Часть 1
16 апреля 2016 г. в 01:16
Я задал вопрос, заранее зная на него ответ:
- Может, пива выпьем на выходных?
- Не получится, Шур, – ты уже привычно избегал смотреть мне в глаза. – У меня планы на субботу.
Я просто грёбаный Нострадамус. Или идиот, стучащий в наглухо закрытые ворота. Как бы то ни было, ты попрощался и ушёл, а я всё силился понять, с каких это пор я перестал быть неотъемлемой частью твоих планов.

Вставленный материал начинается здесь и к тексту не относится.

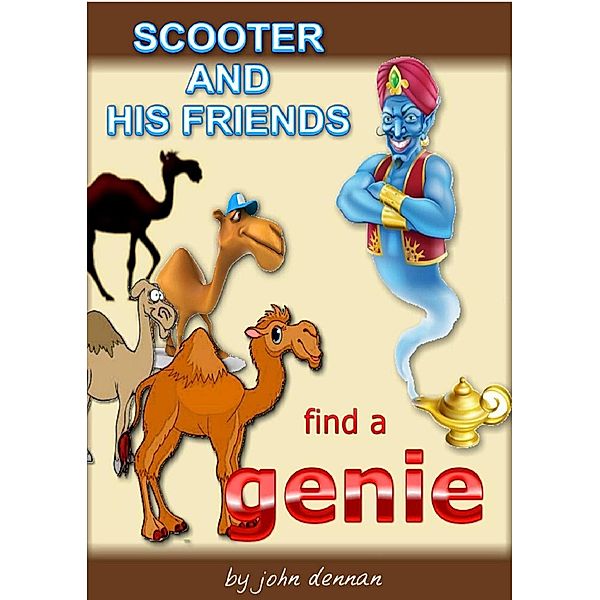 Scooter and His Friends Find a Genie, John Dennan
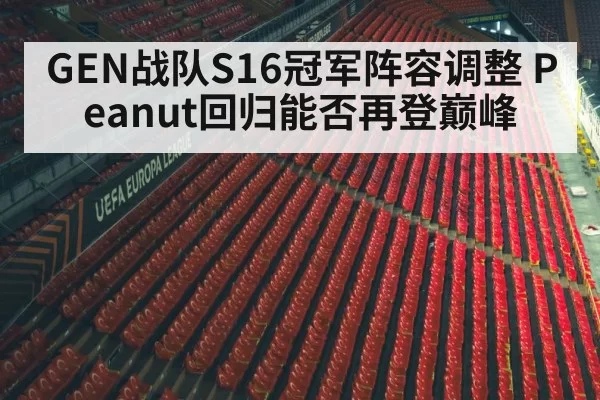GEN战队S16冠军阵容调整 Peanut回归能否再登巅峰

Знаешь, в чём наша проблема? В том, что у нас давно не было проблем. Мы стали слишком хорошо жить. Как же тут сочинять песни о горестях и лишениях, если мы уже забыли, что это такое? Наши частые концерты с недавних пор превратились в довольно-таки прозаичную работу – да, ты делал её на совесть и с полной самоотдачей, но она не переставала из-за этого быть всего лишь работой. Разве не от этого мы в своё время бежали – от предсказуемой и убийственно распланированной рутины туда, где только творчество, риск, свобода. Вот скажи, когда последний раз ты написал песню, рвущую душу в клочья? Преданные поклонники искренне рады каждой нашей новой песне, но я о другом – когда последний раз мы сделали что-то такое, что отозвалось бы в сердцах миллионов, зазвучало со всех углов и отпечаталось в памяти слушателей до последнего слова? Интересно, задумываешься ли ты иногда о том же, о чём и я – что все эти многотысячные залы мы раз за разом собираем не прилежно-активным новым творчеством, а песнями родом из девяностых? Что эти люди приходят на встречу не с нами, а со своей юностью? Неужели всё самое лучшее осталось в прошлом, Лёва?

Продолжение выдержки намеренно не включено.